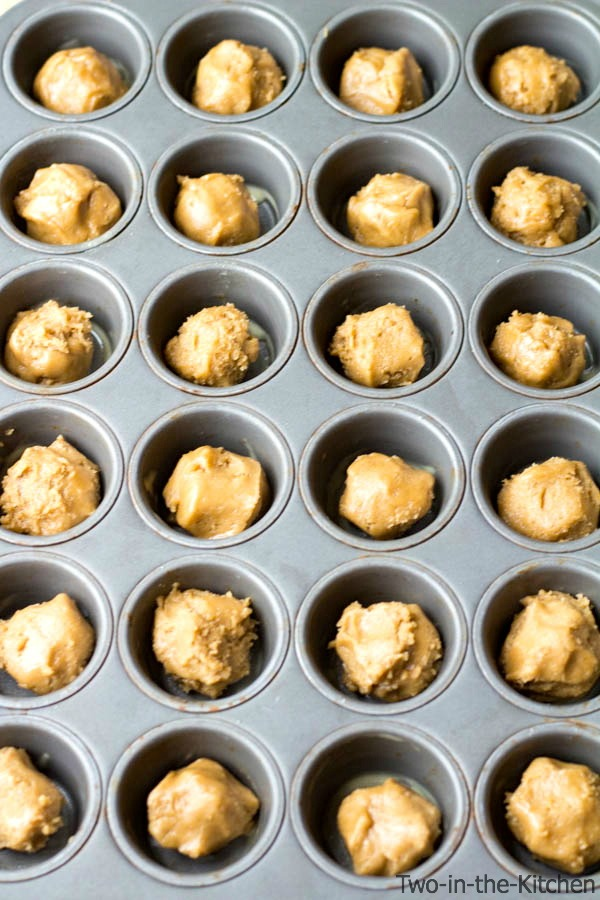 Chocolate Frosted Peanut Butter Cookie Cups  Two in the Kitchen t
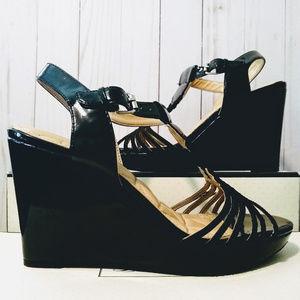 Adrienne Vittadini Black Wedge Sandals Cassia 6.5M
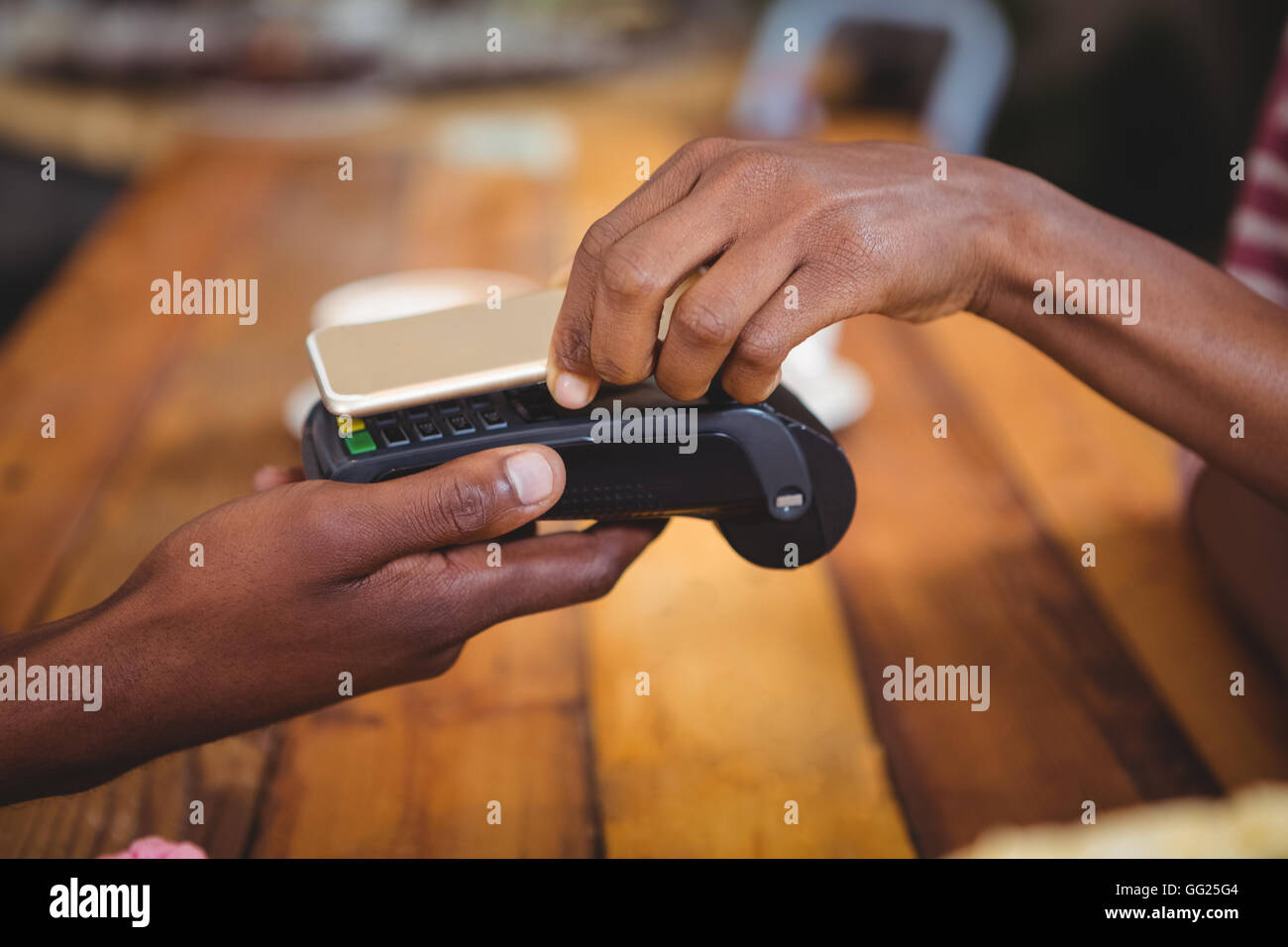 Mulher pagar bill através do smartphone usando a tecnologia nfc Imagens de Stock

§ Exercise
Reproduce the lines of the listing exactly, starting at the one that contains "Adrienne Vittadini Black" and continuing through the final line, but leave out the pictures.

§ Answer section
 Adrienne Vittadini Black Wedge Sandals Cassia 6.5M
 Mulher pagar bill através do smartphone usando a tecnologia nfc Imagens de Stock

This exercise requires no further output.